### ФРАГМЕНТ ТЕКСТА
━━━━━━━━━━━━━━━━━━━━━━━━━━━━━━
Наши дети — жертвы этой выхолощенной и лишенной всякого человеческого содержания казенной «памяти». Онаи бесконечно воспроизводят ее язык, потому что этим языком говорят о войне их учителя, им написаны учебники, это тот язык, который они привыкли слышать от ветеранов, сделавших участие в войне своей профессией.
Слава богу, иногда они сами чувствуют, что этот язык ни в коей мере не передает реального исторического опыта. Особенно, когда видят разницу между человеческим рассказом и набором штампованных фраз:
Обидно было, что во время публичных выступлений Василий Сергеевич превращался в «записного героя», то есть говорил, что положено было говорить; услышать от него какой-то реальный факт из окопного быта было невозможно.
Я предполагаю, что даже если бы и власти разрешили ему «резать» правду-матку о войне, он бы на людях не стал бы ее «резать». Удивительно, на глазах менялся человек: с нами наедине был открытым, душевным, простым, прямо — родным отцом, а стоило выйти к трибуне — слушать его совершенно было не интересно.
━━━━━━━━━━━━━━━━━━━━━━━━━━━━━━
### ЗАДАНИЯ
a: Измените фрагмент текста, начиная со слов «Слава богу, иногда» и заканчивая словами «быта было невозможно.», заменив «Василий Сергеевич» на «ветеран».
b: Ответьте по фрагменту текста на вопросы:
(i) От кого дети привыкли слышать казённый язык о войне?
(ii) Каким был Василий Сергеевич наедине с рассказчиками?
(iii) Что было невозможно услышать от него во время публичных выступлений?
Для ответов пользуйтесь только этим фрагментом.

### ИСХОДНЫЕ ДАННЫЕ
━━━━━━━━━━━━━━━━━━━━━━━━━━━━━━
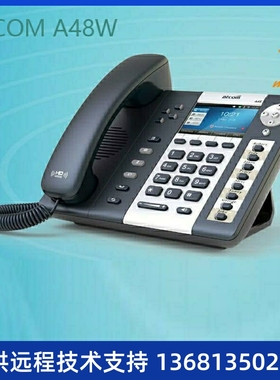 简能atcom A48W无线局域网IP电话机WLAN支持WIFI的SIP话机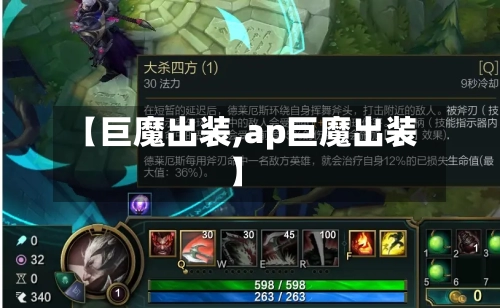 【巨魔出装,ap巨魔出装】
━━━━━━━━━━━━━━━━━━━━━━━━━━━━━━
### ОТВЕТЫ ПО ЗАДАНИЯМ
a:
Слава богу, иногда они сами чувствуют, что этот язык ни в коей мере не передает реального исторического опыта. Особенно, когда видят разницу между человеческим рассказом и набором штампованных фраз:
Обидно было, что во время публичных выступлений ветеран превращался в «записного героя», то есть говорил, что положено было говорить; услышать от него какой-то реальный факт из окопного быта было невозможно.

b:
(i) От ветеранов, сделавших участие в войне своей профессией.
(ii) Открытым, душевным, простым, прямо родным отцом.
(iii) Какой-то реальный факт из окопного быта.